Schillers „Räuber“ als großes Kooperationsprojekt in Offenburg


(nmz) -
Dass Schüler Schillers „Räuber“ auf die Bühne bringen, ist für sich genommen nichts Ungewöhnliches. Ungewöhnlich wurde jene „Räuber“-Inszenierung, die Mitte Juli in Offenburg zu erleben war durch ihren Rahmen, durch ihre pädagogische und ihre geradezu atemberaubende künstlerische Kraft.
Ein Artikel von Robert Ullmann

Dabei war sie nah dran am Original, diese Inszenierung mit 200 Haupt- und Realschülern dreier Offenburger Schulen, bei sinnvollen Modernisierungen, rüde, romantisch – und von einer gnadenlosen Folgerichtigkeit. „Gerechtigkeit“ war das Schlüsselwort. Alle Personen dieses Stücks erfahren Unrecht. Da ist Franz Moor, der ungeliebte Zweitgeborene, von Schiller als „hässlich“ charakterisiert. Er intrigiert gegen Karl, den Älteren, den Begabten, den Sonny-Boy. Karl hat sich eine Zeitlang seinen Spaß geholt, gesoffen, gehurt, gelungert. Nun will er zurück in den Schoß der Familie, Karriere machen, familiäre Ideale leben. Franz stellt den Bruder als Verbrecher dar, der alte Moor glaubt’s, wohl weil er schon immer mit dem rebellischen Kern in seinem Lieblingssohn haderte. Karl wird verstoßen, reagiert pubertär beleidigt und gründet mit Robin-Hood-Idealismus eine Räuberbande, will den Reichen nehmen, den Armen geben. Doch das Unternehmen versinkt in Blutrausch und Lust an Gewalt. Die Regisseurin und Theaterpädagogin Annette Müller findet faszinierende Bilder. Etwa diese immerzu changierende Bühne. Schauspieler in Rot mit roten Kapuzen bilden auf magische Weise Diwane und Throne, einen bizarren Wald oder ein Labyrinth, indem sie ihre roten Ärmel ins Endlose verlängern.

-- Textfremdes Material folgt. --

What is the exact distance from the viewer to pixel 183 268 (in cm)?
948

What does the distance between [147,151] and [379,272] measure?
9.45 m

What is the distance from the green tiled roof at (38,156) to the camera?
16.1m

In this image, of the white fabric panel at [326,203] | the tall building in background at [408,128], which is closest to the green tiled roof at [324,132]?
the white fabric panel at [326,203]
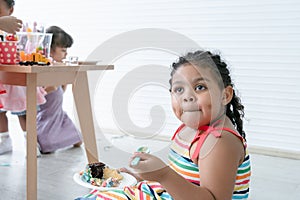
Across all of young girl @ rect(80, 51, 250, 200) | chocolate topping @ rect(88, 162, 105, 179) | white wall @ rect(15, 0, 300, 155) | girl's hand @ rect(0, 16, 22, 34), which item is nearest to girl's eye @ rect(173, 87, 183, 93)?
young girl @ rect(80, 51, 250, 200)

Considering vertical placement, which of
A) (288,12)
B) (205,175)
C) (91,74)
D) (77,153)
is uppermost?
(288,12)

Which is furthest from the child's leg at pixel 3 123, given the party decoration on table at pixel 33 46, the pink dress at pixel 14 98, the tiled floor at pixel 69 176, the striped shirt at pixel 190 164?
the striped shirt at pixel 190 164

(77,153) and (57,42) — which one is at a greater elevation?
(57,42)

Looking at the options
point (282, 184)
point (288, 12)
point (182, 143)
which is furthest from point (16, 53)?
point (288, 12)

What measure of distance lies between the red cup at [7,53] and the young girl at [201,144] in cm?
78

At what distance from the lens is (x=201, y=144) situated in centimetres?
70

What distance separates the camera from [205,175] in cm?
67

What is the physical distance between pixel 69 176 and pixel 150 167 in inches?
41.7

Es gibt keine festen Möbel und keine festen Gewissheiten. Müller arbeitet heutige Medien ein: Der Brief, der Karl verstößt, ist für alle sichtbar auf den Bühnenhintergrund projiziert – der interne Vorgang aus adligem Hause wird medial öffentlich gemacht. Eine entscheidende nächtliche Begegnung findet bei völliger Dunkelheit statt – als Hörspiel. Krachenden Heavy-Metal-Gitarren und HipHop-Beats, zu denen die Räuber breakdancen, zeigen sie als heutige Jugendliche. Im Hause Moor dagegen hört man Klassik, dis-tinguiert. Die Live-Musik wird von der Musikschule Offenburg-Ortenau gestellt, durch eine Rockband aus dem „Band-Lab“, einer der Abteilungen für die populären Stile, sowie durch ein Kammerensemble, in der auch die Sopranistin Marie-Audrey Schatz mitwirkt, Bundespreisträgerin bei „Jugend musiziert“ 2010. Zudem übernahm die Musikschule die Organisation des Mammut-Projekts. „Das gehört zwar nicht zu unseren Kernaufgaben“, sagt dazu Petra Lütte, künstlerische Leiterin der Musikschule. „Aber es gehört zu unserem Bildungsauftrag, möglichst vielen Jugendlichen Teilhabe am künstlerischen Agieren zu ermöglichen. Und genau das tun wir.“

Gefördert wurde das Projekt von einer Offenburger Bürgerstiftung, von regionalen Unternehmen und dem Staatlichen Schulamt. Die Jugendlichen, teils Hauptschüler, deren Eltern in der Türkei oder in Kasachstan aufgewachsen sind, nahmen das Schiller-Deutsch zunächst als „Schwulensprache“ wahr, erzählt die Regisseurin. Doch das änderte sich. Überrascht habe sie das Verständnis für den Schurken Franz: „Alle fanden, er sei ungerecht behandelt worden und habe sich nur gewehrt.“

Letztlich fanden die Haupt- und Realschüler bei Schiller ein Thema, von dem sie sich betroffen fühlten, nämlich: Wie entwickelt man bei aller Ungerechtigkeit in der Welt eine Vision fürs eigene Leben? Eine Antwort darauf fanden die Jugendlichen im Projekt selbst. Sie, die fast ausnahmslos Theater allenfalls vom Hörensagen kannten, erlebten „Kunst“ – aktive Kunst, selbst gestaltet in der Auseinandersetzung mit sich und der Welt – plötzlich als Perspektive, als Weg zu sich selber und in die Gesellschaft.